History

United Kingdom
- Name: HMS Perseus
- Namesake: Perseus
- Builder: Earle's Shipbuilding, Hull
- Laid down: May 1896
- Launched: 15 July 1897
- Completed: 1901
- Fate: Sold for scrap, 26 May 1914

General characteristics
- Class & type: Pelorus-class cruiser
- Displacement: 2,135 long tons (2,169 t)
- Length: 313 ft 6 in (95.55 m) o/a; 300 ft (91 m) p/p;
- Beam: 36 ft 6 in (11.13 m)
- Draught: 16 ft (4.9 m)
- Propulsion: 16 Thornycroft boilers; 3-cylinder Triple expansion engine, 2 shafts,; 5,000 ihp (3,728 kW) natural draught, 7,000 ihp (5,220 kW) forced draught;
- Speed: 18.5 kn (34.3 km/h; 21.3 mph) natural draught,; 20 kn (37 km/h; 23 mph) forced draught;
- Complement: 224
- Armament: 8 × QF 4 in (102 mm) guns; 8 × QF 3-pounder guns; 3 × machine guns; 2 × 18-inch (450 mm) torpedo tubes;
- Armour: Deck: 1+1⁄2–2 in (38–51 mm) deck; Gunshields: 1⁄4 in (6.4 mm); Conning tower: 3 in (76 mm);

= HMS Perseus (1897) =

Pelorus-class cruiser

HMS Perseus was a protected cruiser of the Royal Navy. There were eleven "Third class" protected cruisers in the class, which was designed by Sir William White. They mainly served at overseas stations rather than with the main fleets.

==Design==
HMS Perseus displaced 2,135 tons, had a crew complement of 224 men and were armed with eight QF 4 inch (102 mm) guns, eight 3 pounder guns, three machine guns, and two 18 inch (457 mm) torpedo tubes.

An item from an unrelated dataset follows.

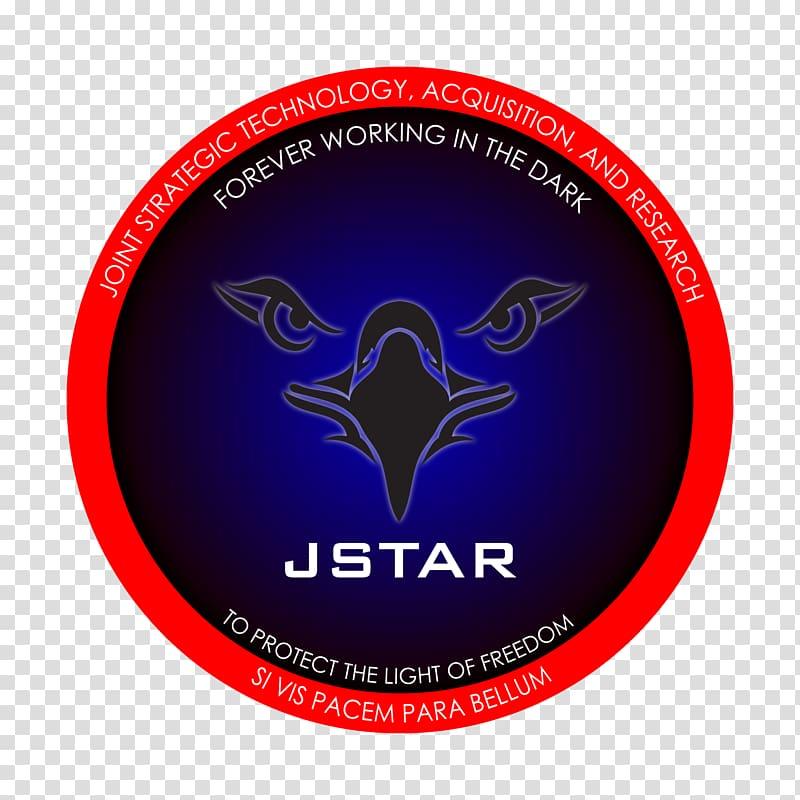 Logo Incident management Emblem First responder Desktop.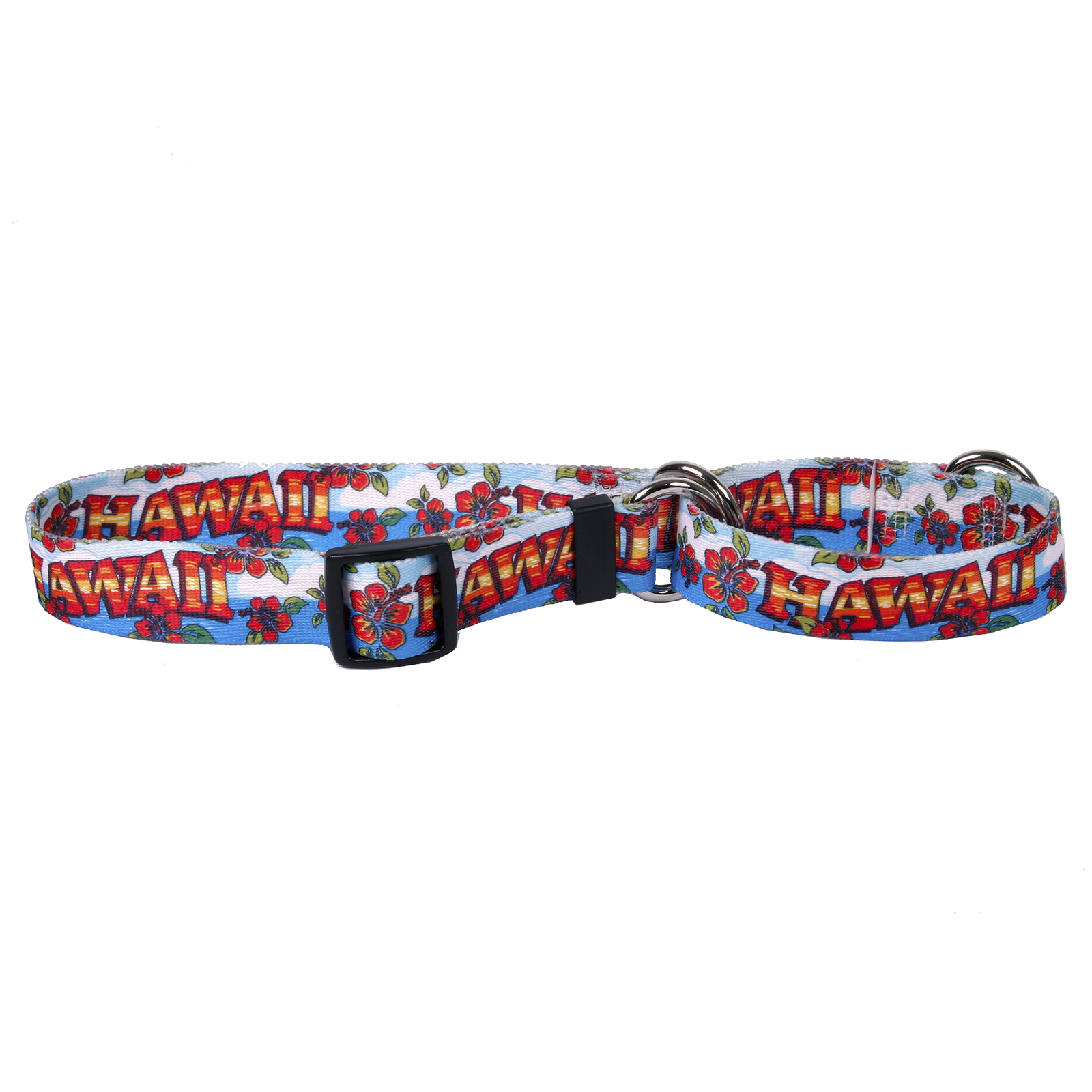Hawaii Red and Blue Martingale Collar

With reciprocating triple expansion engines fed by 14 Thornycroft boilers, the top speed was 20 kn.

==History==
HMS Perseus was laid down at Earle's Shipbuilding, Hull, in May 1896, launched on 15 July 1897, and completed in 1901.
Under the command of Commander Edmund Radcliffe Pears, she was in March 1901 commissioned to form part of the East Indies fleet, where she was often stationed in the Persian Gulf or the Gulf of Aden. In September 1901 she prevented the landing of Turkish troops at Kuwait, and in September 1902 she demolished the fort at Balhaf in response to pirate activities by the locals there.

HMS Perseus was sold for scrap on 26 May 1914.